Jean-Michel BOUSSEMART et Michel GODET
Quel silence assourdissant face au suicide démographique de l’Europe à l’horizon 2050 ! Les projections démographiques des grandes régions du monde d’ici là sont connues et réévaluées tous les deux ans par les Nations
Unies et régulièrement par Eurostat pour les seuls pays de l’Union Européenne, mais il faut être un spécialiste des bases de données pour s’en servir. De fait, personne n’en parle, surtout à Bruxelles où l’on préfère produire des rapports sur les révolutions technologiques, le développement durable ou la transition énergétique.
Nous devons remplir notre fonction d’alerte, même si nous savons que nous ne serons plus là en 2050 pour regretter de ne pas avoir été entendus. Contrairement à l’Amérique du Nord qui verrait sa population augmenter de 75 millions d’habitants (soit deux fois moins que l’Amérique du Sud), l’Europe pourrait stagner autour de 500 millions d’habitants et perdre 49 millions de personnes en âge de travailler dans la tranche des 20-64 ans, dont 11 millions pour l’Allemagne. L’Espagne et l’Italie devraient aussi perdre de 7 à 8 millions d’actifs potentiels. La France, quant à elle, se réjouit de quasiment rattraper l’Allemagne, ce qu’en réalité le Royaume-Uni devrait réaliser avant elle. Il est illusoire de se réjouir d’une telle perspective car nos voisins sont aussi nos principaux débouchés : 87 % de ce qui est produit en France est consommé en Europe dont 70 % pour la France, et 17 % pour les exportations à destination de l’Europe (56 % des 30 % exportés dans le monde).
La tectonique démographique : Les autres enseignements de la tectonique démographique d’ici à 2050 n’interpellent pas moins : la Chine, le Japon et la Russie perdraient respectivement 38 millions, 20 millions et 15 millions d’habitants alors que l’Inde augmenterait de près de 400 millions d’habitants et dépasserait la Chine d’au moins 300 millions d’habitants. La saignée sera particulièrement forte pour la tranche d’âge des 20-64 ans d’ici à 2050 : -22 millions pour la Russie, -20 millions pour le Japon et -195 millions pour la Chine. Les États-Unis verraient leurs actifs potentiels augmenter de presque 20 millions dans la période.
Tableau 1 : Projections des populations à l’horizon 2050
Population (en millions) 2015 / 2050 Variation Niveaux de vie
(K$ ppa) 2015
Chine 1 376 / 1 348 -28 13
Inde 1 371 / 1 705 +334 6
Russie 144 / 129 -15 24
Japon 127 / 107 -20 36
Afrique 1 186 / 2 478 +1 292
Amérique Latine 634 / 784 +150 11
Amérique du Nord 358 / 433 +75 51
Union européenne 505 / 500 -5 35
Source : ONU projections centrales
Il faudra des bras et des cerveaux pour compenser ces pertes d’actifs.

- _Exercices_
(A) D'après le texte sur la démographie de l'Europe, sur quels sujets Bruxelles préfère-t-elle produire des rapports ? Donnez-les tous.
(B) Reproduisez fidèlement le passage du texte sur la démographie de l'Europe, de « Tableau 1 : Projections » à « ces pertes d’actifs. ».

- _Données_
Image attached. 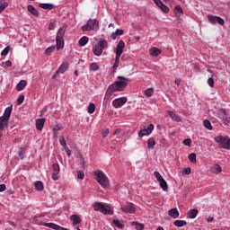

- _Réponses par tâche_
(A)
les révolutions technologiques
le développement durable
la transition énergétique

(B)
Tableau 1 : Projections des populations à l’horizon 2050
Population (en millions) 2015 / 2050 Variation Niveaux de vie
(K$ ppa) 2015
Chine 1 376 / 1 348 -28 13
Inde 1 371 / 1 705 +334 6
Russie 144 / 129 -15 24
Japon 127 / 107 -20 36
Afrique 1 186 / 2 478 +1 292
Amérique Latine 634 / 784 +150 11
Amérique du Nord 358 / 433 +75 51
Union européenne 505 / 500 -5 35
Source : ONU projections centrales
Il faudra des bras et des cerveaux pour compenser ces pertes d’actifs.